I/O🔗

callcut.io provides utilities for loading audio files and their annotations, converting annotations to frame labels, and building PyTorch datasets for training. The audio loading relies on torchaudio which under-the-hood delegates to torchcodec and ffmpeg.

Important

ffmpeg must be installed on your system to use callcut.io.

Audio and Annotation Loading🔗

load_audio(fname, *[, sample_rate, mono, device])

Load an audio file.

load_annotations(fname)

Load call annotations from a CSV file.

Recording Metadata🔗

Scan and validate recordings before building datasets. This pre-validation step ensures all recordings have valid annotations and computes metadata (duration, annotation count) without loading the full audio.

scan_recordings(recordings)

Scan recordings and return metadata for valid ones.

RecordingInfo(audio_path, annotation_path, ...)
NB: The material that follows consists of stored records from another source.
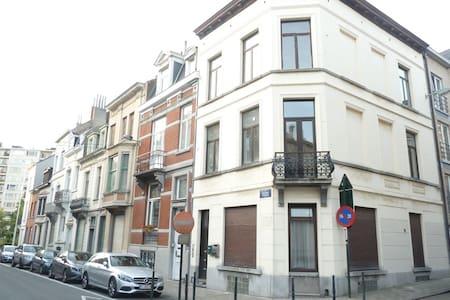 Sunny 1 bedroom flat in EU Quarter! - Bruxelles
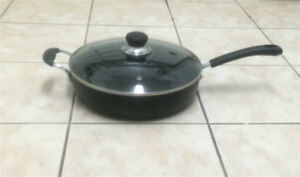 Brand New Huge T-Fal 5-Quart Frying Pan With Handle & Lid
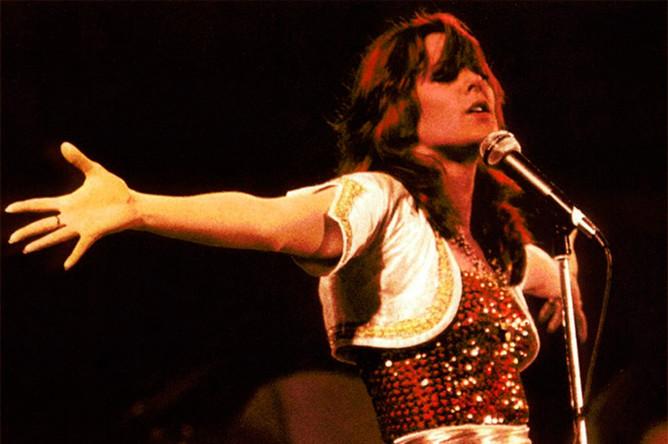 Сценическим псевдонимом певица взяла вторую часть своего настоящего имени — Фрида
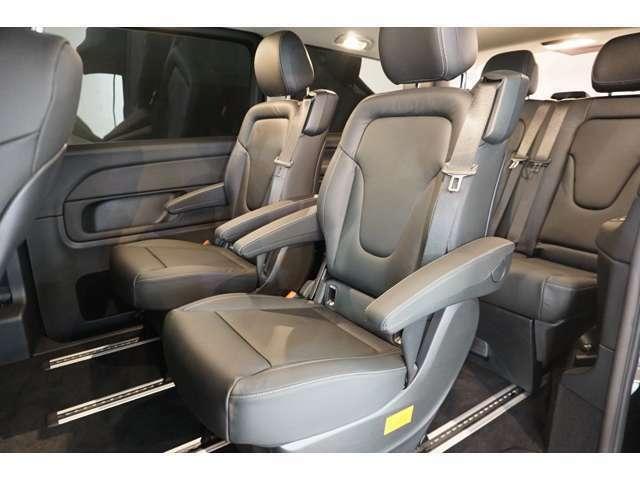 2列目のシートは独立型で左右の座席間をウォークスルーできます。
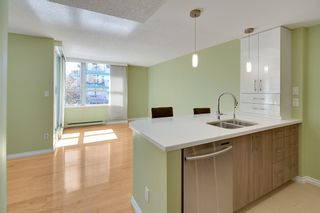 """Photo 10: 401 1406 HARWOOD Street in Vancouver: West End VW Condo for sale in """"JULIA COURT"""" (Vancouver West)  : MLS®# R2568055"""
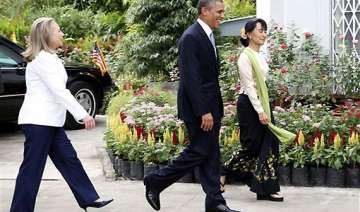 america is with you obama tells myanmar students...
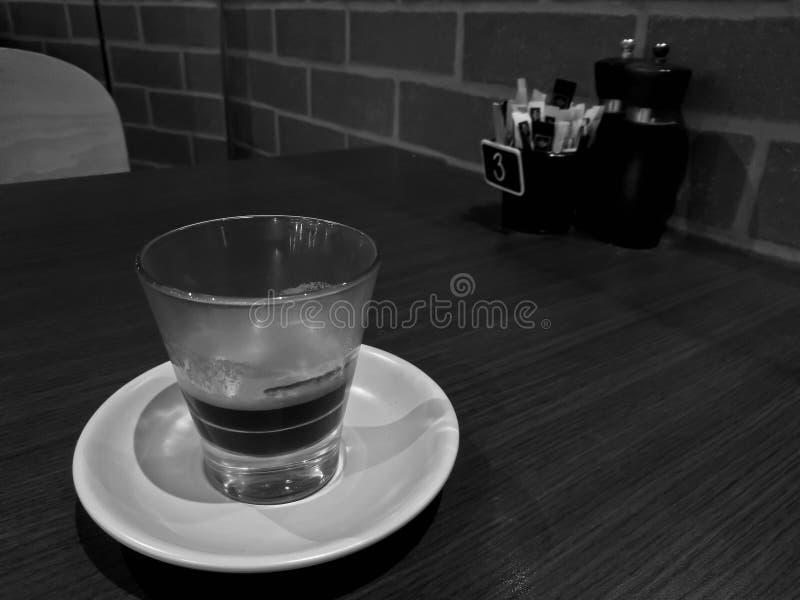 Geconcentreerde vers gebrouwen hete Italiaanse Espresso zwarte koffie in zwart-witte toon royalty-vrije stock afbeeldingen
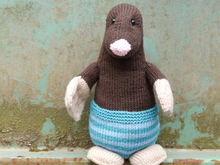 Max the Industrious Mole - Knitting patterns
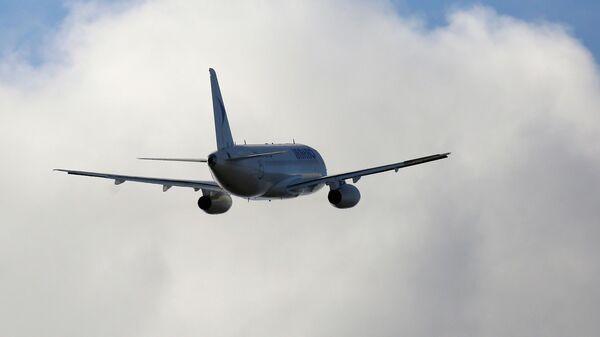 Пассажирский самолет Сухой Суперджет-100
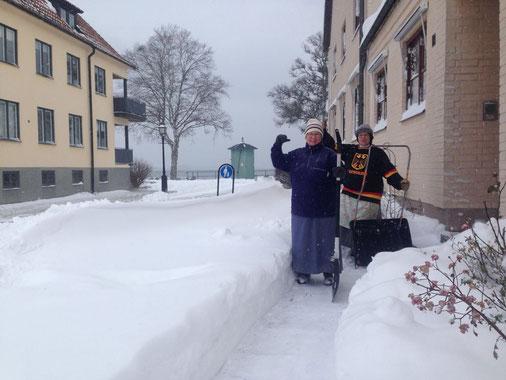 Moder Maria und Schwester Monika beim Schneeschippen in Vadstena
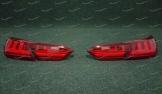 Тюнинг стоп сигналы на Toyota Camry 70 в стиле GS с 2018г. красные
Metadata about a recording for dataset construction.

Label Generation🔗

Convert annotation intervals to per-frame binary labels for training.

intervals_to_frame_labels(intervals, times)

Convert annotation intervals to per-frame binary labels.

Dataset🔗

PyTorch Dataset for training call detection models.

CallDataset(recordings, extractor[, ...])

PyTorch Dataset for frame-level call detection.